| TEXT PASSAGE |
###
Don’t be Shy. Leave me your comment(s)

15 responses to “Iron Age Cookware In The Modern World

  1. Cast ironware + wood cook stove = the greatest way to cook!


  2. My grandma used her cast iron skillet every day. My mom had a cast iron skillet for years. Not sure which sibling got it, but now she uses “non-stick” pans. Mom, how could you?!? I bought a larger “Lodge” brand skillet at a nearby kitchen shop that has an array of styles, as well as some of the ceramic-coated colored pans. They cost quite a bit more. I acquired a smaller cast iron skillet somewhere, used, but it mostly sits down in the cupboard. Like my grandma, I use mine pretty much daily. Question: there is a debate about whether detergent should be used to clean cast iron. Some say that it messes with the seasoning of the pan. I usually wash mine in dish water that has already washed the rest of the dishes, so the detergent strength is pretty washed out at that point. It hasn’t seemed to have affected the seasoning of the pan. Your thoughts?

    Liked by 1 person

  3. My set of pans is old..if I can convince the kids to use them, they could easily last another five or six generation’s

    Liked by 2 people

  4. re-blogged this to – mainly cos I love your first paragraph – smile

    Liked by 1 person

  5. Reblogged this on julz crafts and commented:
    So after the snow, how about some heat!
###
| PROBLEM DESCRIPTION |
In the comment thread, what brand of skillet did the writer of the second comment buy at a nearby kitchen shop?

| DATA SUPPLIED |
###
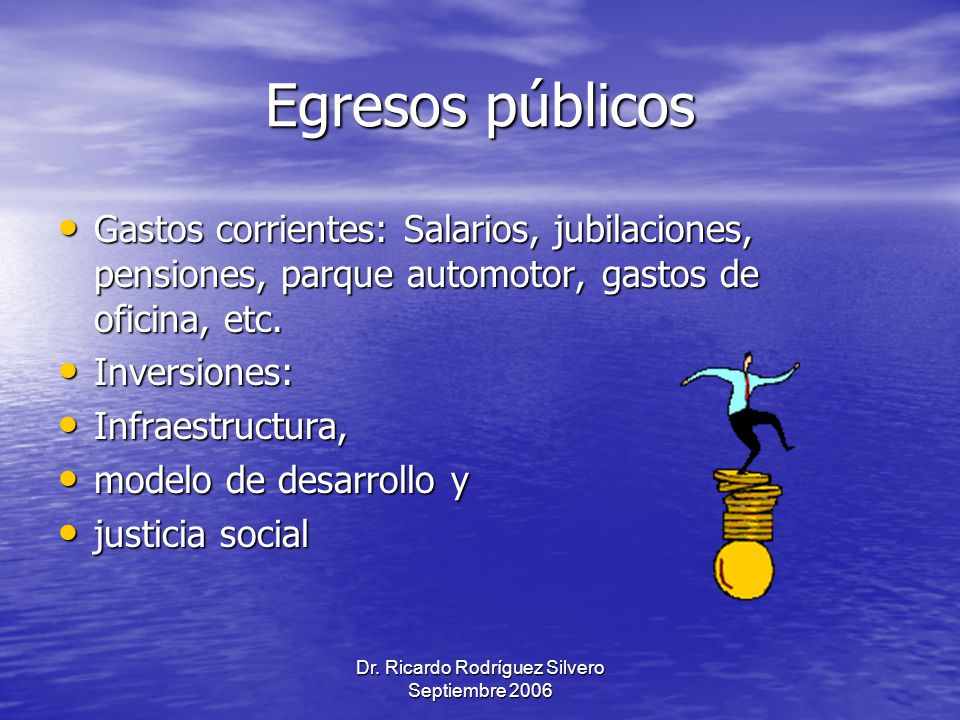 Egresos públicos

• Gastos corrientes: Salarios, jubilaciones, pensiones, parque automotor, gastos de oficina, etc.
• Inversiones:
• Infraestructura,
• modelo de desarrollo y
• justicia social

Dr. Ricardo Rodríguez Silvero
Septiembre 2006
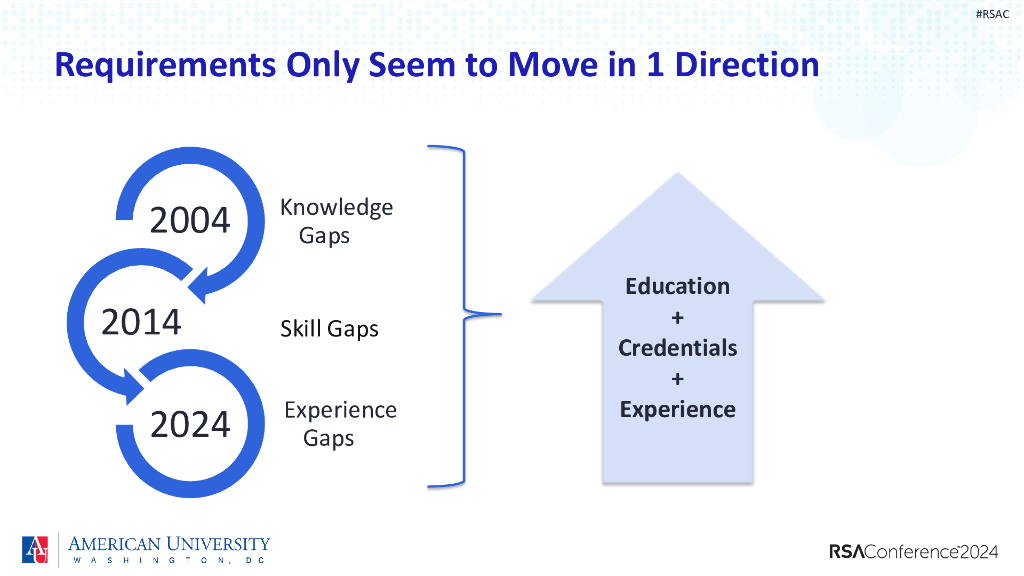 #RSAC

Requirements Only Seem to Move in 1 Direction

2004 Knowledge Gaps

2014 Skill Gaps

2024 Experience Gaps

Education
+
Credentials
+
Experience

AU AMERICAN UNIVERSITY WASHINGTON, DC

RSAConference2024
###
| FINISHED TASK |
Lodge